Listen to what God says about OUR sin and OUR responsibility for Jesus’ suffering and death because of that sin:

Romans 4:25-- He was delivered over to death for OUR sins…. 

I Corinthians 15:3-- For what I received I passed on to you as of first importance: that Christ died for OUR sins according to the Scriptures….

Galatians 1:3-4-- Grace and peace to you from…the Lord Jesus Christ,who gave himself for OUR sins to rescue US from the present evil age….

Colossians 2:13-14— When you were dead in YOUR sins and in the uncircumcision of your flesh, God made you alive with Christ. He forgave us all OUR sins, 14 having canceled the charge of OUR legal indebtedness, which stood against US and condemned US; he has taken it away, nailing it to the cross.

1 Peter 2:23-24--When they hurled their insults at him, he did not retaliate; when he suffered, he made no threats.
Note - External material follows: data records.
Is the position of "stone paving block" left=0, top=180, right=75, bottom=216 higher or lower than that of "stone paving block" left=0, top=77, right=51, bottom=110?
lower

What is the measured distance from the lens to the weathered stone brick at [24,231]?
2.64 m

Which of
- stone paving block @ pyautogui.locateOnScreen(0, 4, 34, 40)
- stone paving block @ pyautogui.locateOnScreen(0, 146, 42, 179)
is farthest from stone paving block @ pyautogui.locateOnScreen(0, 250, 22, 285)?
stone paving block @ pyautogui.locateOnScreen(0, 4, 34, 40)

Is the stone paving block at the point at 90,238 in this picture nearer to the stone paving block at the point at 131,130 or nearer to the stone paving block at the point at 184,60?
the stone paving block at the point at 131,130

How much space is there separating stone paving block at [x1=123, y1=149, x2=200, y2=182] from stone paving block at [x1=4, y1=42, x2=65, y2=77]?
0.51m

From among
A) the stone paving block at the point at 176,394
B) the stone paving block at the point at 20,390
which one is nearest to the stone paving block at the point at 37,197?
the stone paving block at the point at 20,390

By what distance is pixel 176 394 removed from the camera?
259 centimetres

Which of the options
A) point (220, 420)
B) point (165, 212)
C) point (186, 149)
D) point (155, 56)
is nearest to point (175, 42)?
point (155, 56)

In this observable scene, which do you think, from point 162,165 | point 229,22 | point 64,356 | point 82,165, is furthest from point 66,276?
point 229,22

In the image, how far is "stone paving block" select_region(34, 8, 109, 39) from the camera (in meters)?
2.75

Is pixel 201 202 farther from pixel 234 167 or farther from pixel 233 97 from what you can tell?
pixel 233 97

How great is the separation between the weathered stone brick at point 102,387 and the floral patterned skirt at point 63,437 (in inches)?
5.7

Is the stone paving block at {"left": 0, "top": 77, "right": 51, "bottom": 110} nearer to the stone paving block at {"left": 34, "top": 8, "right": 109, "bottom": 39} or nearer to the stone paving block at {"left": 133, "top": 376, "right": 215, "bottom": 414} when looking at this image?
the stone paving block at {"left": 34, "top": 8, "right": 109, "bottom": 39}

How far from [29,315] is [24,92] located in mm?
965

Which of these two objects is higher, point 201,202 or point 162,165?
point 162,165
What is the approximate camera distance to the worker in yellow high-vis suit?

Instead, he entrusted himself to him who judges justly.  He himself bore OUR sins in his body on the cross….

1 Peter 3:18-- For Christ also suffered once for sins, the righteous for the unrighteous, to bring YOU to God.

1 John 2:2-- He is the atoning sacrifice for OUR sins, and not only for ours but also for the sins of the whole world.

1 John 4:10-- This is love: not that we loved God, but that he loved us and sent his Son as an atoning sacrifice for OUR sins.

Revelation 1:5-- To him who loves US and has freed US from our sins by his blood…to him be glory and power for ever and ever! Amen.

WHO killed God that Friday long ago?  I did…YOU did.  Our sins…OUR’S is THE reason He willingly went to the cross.  And he spoke those amazing words over each of us:  “Father, forgive THEM for they know not what they do.”

In just a moment you are going to have the opportunity to make this very personal.  If you acknowledge that it was YOU by YOUR sin that tortured and killed God in Jesus Christ that day 2,000 years ago AND you wish to receive the forgiveness of sins that Jesus offers every human being when we simply agree with Him, turn from running our own lives and surrender our lives to Jesus, then I invite you to get up, come up to the cross from either side, and either take communion right here or take the bread and juice back to your seat and consume it there. 

            By doing this, you are saying, “I need the broken body and shed blood of Jesus for MY soul, MY life, MY sin, MY brokenness.”  And as you crush that cracker between your teeth and swallow that juice in the cup, thank God that though YOU were the one who killed Jesus, HE is the one who forgives, saves and redeems you by the sacrifice of His perfect, sinless life…for YOU.